EU Commission rules Ireland must recover €13bn from Apple

Update Update

On August 30th, the European Commission decided that the tax arrangements granted by Ireland to Apple amount to a State Aid and therefore sentenced Ireland to recover up to €13bn from the US company. Our recap of the case.

After more than 2 years of investigation, the European Commission reached the conclusion that tax arrangements granted by Ireland to Apple amount to a State Aid and therefore sentenced Ireland to recover up to €13bn, plus interests, from the US company (see press release).

Under EU law, a State Aid is an advantage in any form whatsoever, conferred by a Member State’s national public authorities to one or a few number of local companies, on a selective basis, which has the effect that the competition within the EU market has been or may be distorted and trade between Member States is likely to be affected. State Aids are generally prohibited unless they are justified by reasons of economic general development as strictly permitted by EU law.

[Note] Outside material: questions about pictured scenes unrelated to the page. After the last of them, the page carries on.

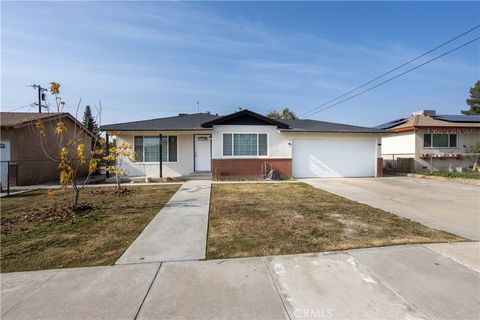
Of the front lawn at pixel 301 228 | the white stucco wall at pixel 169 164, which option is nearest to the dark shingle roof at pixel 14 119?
the white stucco wall at pixel 169 164

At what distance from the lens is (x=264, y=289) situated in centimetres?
315

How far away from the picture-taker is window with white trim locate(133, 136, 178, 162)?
606 inches

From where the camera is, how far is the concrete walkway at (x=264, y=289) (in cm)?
273

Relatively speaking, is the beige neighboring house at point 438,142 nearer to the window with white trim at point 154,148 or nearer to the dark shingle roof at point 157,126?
the dark shingle roof at point 157,126

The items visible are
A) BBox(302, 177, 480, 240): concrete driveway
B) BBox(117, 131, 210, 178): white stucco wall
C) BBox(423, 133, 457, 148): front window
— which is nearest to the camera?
BBox(302, 177, 480, 240): concrete driveway

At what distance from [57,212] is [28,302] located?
4660mm

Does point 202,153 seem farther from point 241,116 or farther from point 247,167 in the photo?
point 241,116

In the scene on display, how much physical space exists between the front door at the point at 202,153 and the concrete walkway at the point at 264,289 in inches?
469

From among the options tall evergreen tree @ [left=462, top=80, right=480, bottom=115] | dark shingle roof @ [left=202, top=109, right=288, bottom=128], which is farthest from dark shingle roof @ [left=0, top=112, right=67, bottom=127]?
Answer: tall evergreen tree @ [left=462, top=80, right=480, bottom=115]

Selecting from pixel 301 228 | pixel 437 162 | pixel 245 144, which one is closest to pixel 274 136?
pixel 245 144

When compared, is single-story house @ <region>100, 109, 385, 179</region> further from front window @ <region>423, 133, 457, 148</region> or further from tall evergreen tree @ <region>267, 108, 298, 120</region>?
tall evergreen tree @ <region>267, 108, 298, 120</region>

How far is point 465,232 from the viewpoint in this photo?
208 inches

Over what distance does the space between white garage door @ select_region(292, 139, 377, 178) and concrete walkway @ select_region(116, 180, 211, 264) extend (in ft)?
29.2

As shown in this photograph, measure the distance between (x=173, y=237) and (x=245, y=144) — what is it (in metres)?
10.1
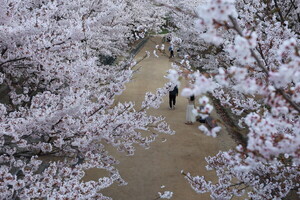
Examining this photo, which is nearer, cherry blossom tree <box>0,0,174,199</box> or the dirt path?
cherry blossom tree <box>0,0,174,199</box>

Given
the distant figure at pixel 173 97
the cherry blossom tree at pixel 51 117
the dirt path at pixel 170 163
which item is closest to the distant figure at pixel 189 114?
the dirt path at pixel 170 163

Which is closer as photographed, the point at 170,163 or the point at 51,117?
the point at 51,117

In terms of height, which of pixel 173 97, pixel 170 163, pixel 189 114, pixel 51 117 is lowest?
pixel 51 117

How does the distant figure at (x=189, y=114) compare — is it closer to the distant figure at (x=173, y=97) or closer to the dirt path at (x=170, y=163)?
the dirt path at (x=170, y=163)

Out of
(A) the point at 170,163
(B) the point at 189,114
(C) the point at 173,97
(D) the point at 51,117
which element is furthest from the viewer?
(C) the point at 173,97

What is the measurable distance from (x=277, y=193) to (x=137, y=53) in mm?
23682

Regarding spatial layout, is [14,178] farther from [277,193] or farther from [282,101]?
[277,193]

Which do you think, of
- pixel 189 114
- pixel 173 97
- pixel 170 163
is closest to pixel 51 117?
pixel 170 163

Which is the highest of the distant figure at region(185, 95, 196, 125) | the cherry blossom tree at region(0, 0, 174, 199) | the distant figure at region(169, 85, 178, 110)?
the distant figure at region(169, 85, 178, 110)

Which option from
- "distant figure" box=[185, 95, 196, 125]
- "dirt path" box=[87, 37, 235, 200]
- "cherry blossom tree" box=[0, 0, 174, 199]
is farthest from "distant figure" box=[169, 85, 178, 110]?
"cherry blossom tree" box=[0, 0, 174, 199]

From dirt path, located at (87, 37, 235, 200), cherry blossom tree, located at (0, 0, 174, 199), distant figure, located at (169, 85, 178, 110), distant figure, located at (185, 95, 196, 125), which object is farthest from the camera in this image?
distant figure, located at (169, 85, 178, 110)

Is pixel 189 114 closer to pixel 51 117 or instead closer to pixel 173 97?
pixel 173 97

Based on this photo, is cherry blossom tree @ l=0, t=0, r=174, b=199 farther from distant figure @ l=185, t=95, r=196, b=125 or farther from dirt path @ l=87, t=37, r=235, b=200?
distant figure @ l=185, t=95, r=196, b=125

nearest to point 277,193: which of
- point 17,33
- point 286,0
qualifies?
point 17,33
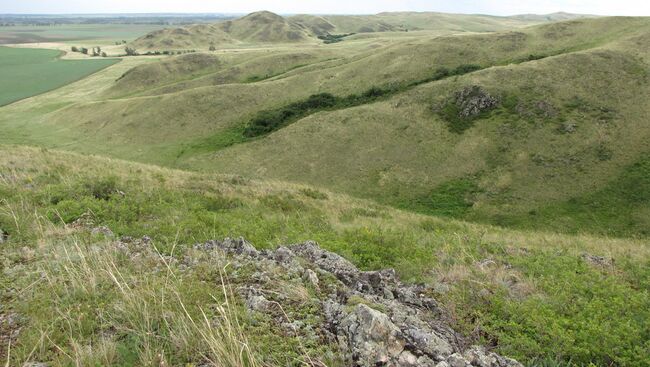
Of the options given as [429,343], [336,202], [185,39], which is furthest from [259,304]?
[185,39]

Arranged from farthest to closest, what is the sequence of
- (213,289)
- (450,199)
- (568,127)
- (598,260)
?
(568,127)
(450,199)
(598,260)
(213,289)

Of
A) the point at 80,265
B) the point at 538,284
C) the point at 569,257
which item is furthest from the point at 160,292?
the point at 569,257

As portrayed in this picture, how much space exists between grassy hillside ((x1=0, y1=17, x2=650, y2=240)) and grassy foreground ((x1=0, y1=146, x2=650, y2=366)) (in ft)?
78.8

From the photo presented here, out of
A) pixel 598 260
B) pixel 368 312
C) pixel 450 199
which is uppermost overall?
pixel 368 312

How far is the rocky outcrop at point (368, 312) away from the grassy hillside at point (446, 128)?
2990 cm

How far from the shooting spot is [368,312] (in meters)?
6.31

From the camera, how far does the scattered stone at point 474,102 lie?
2023 inches

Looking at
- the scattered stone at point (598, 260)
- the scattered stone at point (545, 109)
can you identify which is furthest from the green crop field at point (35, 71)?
the scattered stone at point (598, 260)

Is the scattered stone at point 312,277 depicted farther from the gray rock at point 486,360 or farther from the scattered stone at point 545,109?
the scattered stone at point 545,109

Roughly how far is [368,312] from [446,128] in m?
46.6

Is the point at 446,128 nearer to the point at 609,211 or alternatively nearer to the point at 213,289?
the point at 609,211

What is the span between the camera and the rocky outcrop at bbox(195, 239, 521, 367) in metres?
5.81

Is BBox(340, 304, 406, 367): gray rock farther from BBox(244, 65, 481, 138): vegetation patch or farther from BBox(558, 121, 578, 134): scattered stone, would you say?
BBox(244, 65, 481, 138): vegetation patch

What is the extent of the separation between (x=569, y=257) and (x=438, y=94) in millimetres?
46108
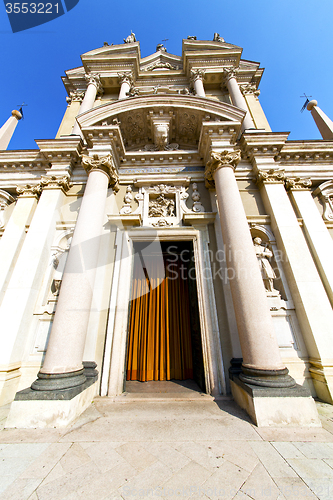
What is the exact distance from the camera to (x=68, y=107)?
10008 mm

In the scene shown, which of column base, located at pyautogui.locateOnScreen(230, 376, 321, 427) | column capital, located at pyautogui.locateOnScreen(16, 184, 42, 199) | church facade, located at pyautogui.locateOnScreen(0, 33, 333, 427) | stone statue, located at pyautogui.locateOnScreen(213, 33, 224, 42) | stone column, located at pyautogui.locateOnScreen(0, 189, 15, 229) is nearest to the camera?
column base, located at pyautogui.locateOnScreen(230, 376, 321, 427)

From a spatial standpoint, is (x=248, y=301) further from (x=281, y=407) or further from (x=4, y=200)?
(x=4, y=200)

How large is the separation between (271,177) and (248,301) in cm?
449

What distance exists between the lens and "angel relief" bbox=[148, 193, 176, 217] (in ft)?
21.6

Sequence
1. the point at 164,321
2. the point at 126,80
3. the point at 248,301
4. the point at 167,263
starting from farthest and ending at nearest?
the point at 126,80 → the point at 167,263 → the point at 164,321 → the point at 248,301

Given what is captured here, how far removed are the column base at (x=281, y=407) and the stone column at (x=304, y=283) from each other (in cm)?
135

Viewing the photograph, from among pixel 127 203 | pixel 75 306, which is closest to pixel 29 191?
pixel 127 203

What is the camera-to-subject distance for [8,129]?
998 cm

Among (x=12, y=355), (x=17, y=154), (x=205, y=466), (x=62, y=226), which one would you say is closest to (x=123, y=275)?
(x=62, y=226)

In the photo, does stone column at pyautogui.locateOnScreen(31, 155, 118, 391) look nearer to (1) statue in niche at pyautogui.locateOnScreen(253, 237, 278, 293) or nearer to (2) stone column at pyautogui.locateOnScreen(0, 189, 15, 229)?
(2) stone column at pyautogui.locateOnScreen(0, 189, 15, 229)

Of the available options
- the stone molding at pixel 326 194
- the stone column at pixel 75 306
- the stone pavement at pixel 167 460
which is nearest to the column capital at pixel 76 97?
the stone column at pixel 75 306

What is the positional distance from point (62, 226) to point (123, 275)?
2.56 meters

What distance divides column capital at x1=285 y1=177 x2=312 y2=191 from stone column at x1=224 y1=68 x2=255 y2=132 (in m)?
3.06

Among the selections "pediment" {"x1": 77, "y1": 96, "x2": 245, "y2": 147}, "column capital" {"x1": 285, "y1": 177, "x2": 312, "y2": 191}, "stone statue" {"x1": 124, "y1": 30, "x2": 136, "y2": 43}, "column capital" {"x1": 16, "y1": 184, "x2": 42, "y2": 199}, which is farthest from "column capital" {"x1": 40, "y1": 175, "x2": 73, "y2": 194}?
"stone statue" {"x1": 124, "y1": 30, "x2": 136, "y2": 43}
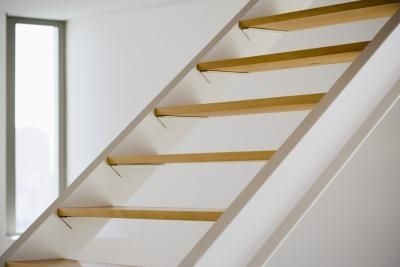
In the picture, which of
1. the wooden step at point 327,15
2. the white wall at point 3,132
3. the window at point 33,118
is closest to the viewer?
the wooden step at point 327,15

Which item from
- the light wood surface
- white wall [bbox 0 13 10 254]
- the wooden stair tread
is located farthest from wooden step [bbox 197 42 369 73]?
white wall [bbox 0 13 10 254]

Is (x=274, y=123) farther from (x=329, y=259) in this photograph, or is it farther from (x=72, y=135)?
(x=72, y=135)

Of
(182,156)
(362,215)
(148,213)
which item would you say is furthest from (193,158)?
(362,215)

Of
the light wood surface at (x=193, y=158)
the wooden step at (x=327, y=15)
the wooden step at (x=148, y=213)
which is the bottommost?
the wooden step at (x=148, y=213)

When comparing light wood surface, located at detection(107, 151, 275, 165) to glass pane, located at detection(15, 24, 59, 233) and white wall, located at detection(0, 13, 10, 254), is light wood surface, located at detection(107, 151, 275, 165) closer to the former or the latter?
white wall, located at detection(0, 13, 10, 254)

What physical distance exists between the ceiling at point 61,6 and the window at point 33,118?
0.28m

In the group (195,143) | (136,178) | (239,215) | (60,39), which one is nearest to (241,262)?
(239,215)

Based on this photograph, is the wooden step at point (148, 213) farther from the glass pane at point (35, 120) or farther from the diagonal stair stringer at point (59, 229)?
the glass pane at point (35, 120)

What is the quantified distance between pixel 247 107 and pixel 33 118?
4785mm

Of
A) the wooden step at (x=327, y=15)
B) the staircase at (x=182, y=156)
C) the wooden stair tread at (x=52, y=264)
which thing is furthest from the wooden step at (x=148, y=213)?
the wooden step at (x=327, y=15)

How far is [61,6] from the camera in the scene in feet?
24.9

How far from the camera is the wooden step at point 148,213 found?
11.2 feet

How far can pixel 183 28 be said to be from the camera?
24.2 ft

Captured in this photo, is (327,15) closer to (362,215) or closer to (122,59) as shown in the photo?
(362,215)
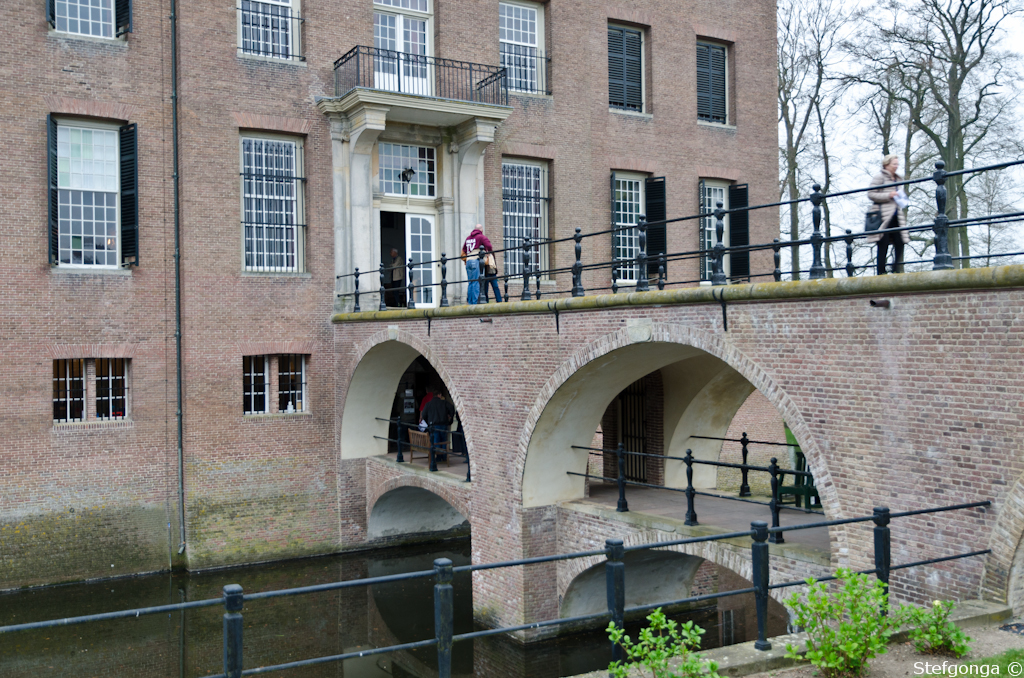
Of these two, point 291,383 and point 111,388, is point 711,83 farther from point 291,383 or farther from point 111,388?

Back to June 2014, the European Commission had decided to launch an in-depth investigation regarding two tax rulings granted by Ireland to Apple that “could have substantially and artificially lowered the tax paid by the US company since 1991”. The European Commission argued that Apple only paid an effective corporate tax rate that declined from 1% in 2003 to 0.005% in 2014 of the profits of Apple Sales International. In its decision, the European Commission requested Ireland to recover from Apple the unpaid tax – considered as State Aid – for the period between 2003 and 2014.

Further to the official statement by Margrethe Vestager, European Commissioner for Competition, Tim Cook, Apple CEO, published a “Message to the Apple Community in Europe”, stating that “the European Commission has launched an effort to rewrite Apple’s history in Europe, ignore Ireland’s tax laws and upend the international tax system in the process”.

The US Treasury expressed disappointment at what it called an “unfair” decision and stated that “the Commission’s actions could threaten to undermine foreign investment, the business climate in Europe, and the important spirit of economic partnership between the US and the EU”. The Commission’s decision can hence be seen as another step in the growing tension between the US and the EU regarding the treatment of companies on both sides of the Atlantic, which was notably exacerbated in 2015 by the $8.9 billion fine imposed by the US authorities to BNP Paribas as a sanction for the transactions in dollars realized by the bank with countries under US embargo (see decision).

Minister Noonan, Irish Minister for Finance, stated that “hedisagrees profoundly with the decision issued by the European Commission” on this case and “hewill now seek Cabinet approval to appeal the Commission decision to the European Courts”. Ireland has already said that it would appeal the decision, a politically sensitive move given the sums at stake and the costs induced by an appeal procedure.